Behavioral Intentions in Conceptual and Existing Products

  • Conceptual products: Before a new product or service is launched, it is prudent to conduct a feasibility analysis, which is the process whereby one determines if the idea holds promise (Barringer & Ireland, 2011). An initial step in this procedure is concept testing, wherein a description of the proposed product or service is shown to potential customers and questions indicative of market potential are asked (Moore, 1982; Ozer, 2009, 2011; Peng & Finn, 2010). Two common questions of this sort are “purchase intention” and “recommend intention.” Namely, the respondent is asked whether (1) she or he would personally buy the item in question if it were to be made available, and (2) would he or she recommend it to colleagues, family and friends. Typically, diagnostic questions are also asked to provide insight about the reasons underlying the stated intentions (Yuspeh, 1975).

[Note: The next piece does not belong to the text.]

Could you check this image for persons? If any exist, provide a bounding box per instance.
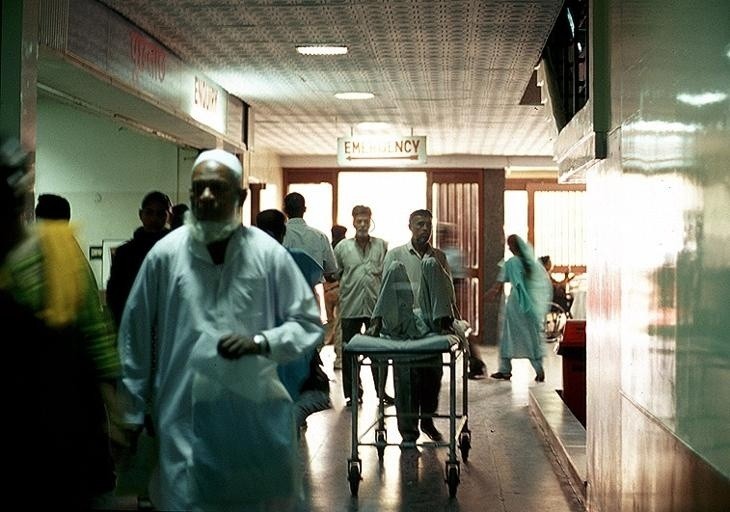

  • Existing products: For existing products, these two intention questions are also frequent survey metrics for assessing customer loyalty (Aksoy, 2013; Keininghan, Cooil, Aksoy, Andreassen, & Weiner, 2007; Oliver, 1999; Taylor, Houlahan, & Gabriel, 1975), and are used to predict a product’s eventual share of the market and profitability. In this usage, instead of asking about a purchase intention, the question deals with a repurchase intention. Questions about satisfaction with the product or service are very common in loyalty evaluations, but these can’t be asked in concept studies because the product has not been used. As noted by Smith (2012), “… it may be meaningful to measure attitudes towards a product or service that a consumer has never used, but it is not meaningful to measure satisfaction when a product or service has not been used.”